XML 27 R25.htm IDEA: XBRL DOCUMENT v2.4.0.6
SUBSEQUENT EVENTS
12 Months Ended
Dec. 31, 2012
Subsequent Events [Abstract]  
Subsequent Events
SUBSEQUENT EVENTS

The Company evaluates subsequent events up until the date the consolidated financial statements are issued.
Sun City West Mortgage Loan Origination
On January 31, 2013, the Company entered into a $12.8 million mortgage loan agreement with an affiliate of New Dawn Holding Company ("New Dawn") secured by a first trust deed on a 48-unit memory care facility located in Sun City West, Arizona ("Sun City West Mortgage Loan"). The Sun City West Mortgage Loan has a five-year term, bears interest at a fixed rate of 9.0% per annum and cannot be prepaid during the first three years of the loan term. In addition, beginning April 2014, the Company has an option to purchase the facility securing the Sun City West Mortgage Loan for a price equal to the greater of (a) the annualized earnings before interest, taxes, depreciation, amortization and rent of the facility for the trailing three months prior to option exercise, divided by an EBITDAR coverage ratio of 1.30 and further divided by an implied lease rate of 8.25% (subject to adjustment up to 9.00%), and (b) $15.0 million. In the event the Company exercises the purchase option, the Company would expect to enter into a long-term lease with affiliates of New Dawn with an initial cash yield consistent with the lease rate used to determine the option exercise price. The facility was built in 2012 and is operated by affiliates of New Dawn. The Sun City West Mortgage Loan was funded with available cash.
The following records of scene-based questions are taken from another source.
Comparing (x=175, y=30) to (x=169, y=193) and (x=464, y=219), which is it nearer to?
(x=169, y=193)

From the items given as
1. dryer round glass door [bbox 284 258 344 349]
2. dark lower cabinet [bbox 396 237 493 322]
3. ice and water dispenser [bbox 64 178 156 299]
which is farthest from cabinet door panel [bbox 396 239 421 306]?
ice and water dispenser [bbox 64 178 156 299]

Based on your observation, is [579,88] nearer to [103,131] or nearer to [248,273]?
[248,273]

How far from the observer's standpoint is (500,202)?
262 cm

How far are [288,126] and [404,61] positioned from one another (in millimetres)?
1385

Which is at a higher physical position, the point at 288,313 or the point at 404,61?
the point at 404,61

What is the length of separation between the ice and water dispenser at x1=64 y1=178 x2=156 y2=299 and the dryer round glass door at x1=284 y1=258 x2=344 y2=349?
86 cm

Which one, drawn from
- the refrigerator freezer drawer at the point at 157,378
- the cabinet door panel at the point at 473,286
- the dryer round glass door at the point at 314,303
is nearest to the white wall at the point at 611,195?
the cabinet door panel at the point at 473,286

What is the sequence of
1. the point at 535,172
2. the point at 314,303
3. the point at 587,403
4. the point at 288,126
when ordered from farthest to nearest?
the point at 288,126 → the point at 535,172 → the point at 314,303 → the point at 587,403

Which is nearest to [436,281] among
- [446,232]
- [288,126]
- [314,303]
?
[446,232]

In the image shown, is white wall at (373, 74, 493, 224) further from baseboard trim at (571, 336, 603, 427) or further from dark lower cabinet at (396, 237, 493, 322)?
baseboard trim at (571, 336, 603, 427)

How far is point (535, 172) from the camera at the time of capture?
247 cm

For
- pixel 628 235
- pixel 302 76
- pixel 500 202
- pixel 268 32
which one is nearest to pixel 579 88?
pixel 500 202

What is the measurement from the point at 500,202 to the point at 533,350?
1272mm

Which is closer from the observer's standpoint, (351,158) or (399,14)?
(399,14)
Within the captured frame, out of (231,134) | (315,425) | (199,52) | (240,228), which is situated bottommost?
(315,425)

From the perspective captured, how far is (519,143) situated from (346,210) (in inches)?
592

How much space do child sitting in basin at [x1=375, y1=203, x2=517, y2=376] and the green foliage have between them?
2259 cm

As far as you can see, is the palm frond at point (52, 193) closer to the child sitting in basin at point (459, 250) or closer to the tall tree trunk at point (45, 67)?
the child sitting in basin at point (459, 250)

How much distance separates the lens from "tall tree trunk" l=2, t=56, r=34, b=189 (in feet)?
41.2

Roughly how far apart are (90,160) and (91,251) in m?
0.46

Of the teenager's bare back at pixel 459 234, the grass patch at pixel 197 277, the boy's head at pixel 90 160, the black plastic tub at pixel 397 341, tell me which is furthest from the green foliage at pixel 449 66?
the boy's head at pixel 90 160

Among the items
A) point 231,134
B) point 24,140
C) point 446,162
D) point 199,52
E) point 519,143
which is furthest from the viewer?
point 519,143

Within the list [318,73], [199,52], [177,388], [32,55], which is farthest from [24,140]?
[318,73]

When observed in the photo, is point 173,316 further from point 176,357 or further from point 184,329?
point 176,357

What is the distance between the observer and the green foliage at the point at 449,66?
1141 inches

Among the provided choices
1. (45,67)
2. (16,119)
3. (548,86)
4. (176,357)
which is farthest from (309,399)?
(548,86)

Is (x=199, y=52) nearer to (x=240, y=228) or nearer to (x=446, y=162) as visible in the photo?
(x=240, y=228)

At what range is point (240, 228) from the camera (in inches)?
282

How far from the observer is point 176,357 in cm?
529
Bee Cave Preferred Equity Investment
On March 5, 2013, the Company entered into an agreement to provide up to $7.2 million of preferred equity funding to an affiliate of Meridian Realty Advisors, L.P. (“Meridian”) for the construction of a 141-bed skilled nursing facility and a 52- unit memory care facility in Austin, Texas (collectively, the “Bee Cave Preferred Equity Investments”). The Company funded $4.3 million at closing. In addition, the Company received an option to purchase the skilled nursing facility on or after the earlier to occur of the facility achieving and maintaining 90% occupancy for three consecutive months, or 36 months after receiving the certificate of occupancy for the facility. The Company also received an option to purchase the memory care facility that is not expected to be exercised as it is subordinate to a purchase option given to the manager of the memory care facility. Upon exercise of the purchase option on the skilled nursing facility, the Company would expect to lease the facility to Meridian under a long-term, triple net lease. The Company's preferred equity investment with respect to the skilled nursing facility provides for an annual 15% preferred rate of return, which will accrue on a quarterly compounding basis with payment of the preferred return deferred until the earlier of the closing under the purchase option, or 18 months after receiving a certificate of occupancy for the facility. The Company's preferred equity investment with respect to the memory care facility provides for an annual 15% preferred rate of return, which will accrue on a quarterly compounding basis with payment of the preferred return deferred until the earlier of the closing under the purchase option (whether by the manager of the facility or by the Company), or 30 months after receiving a certificate of occupancy for the facility.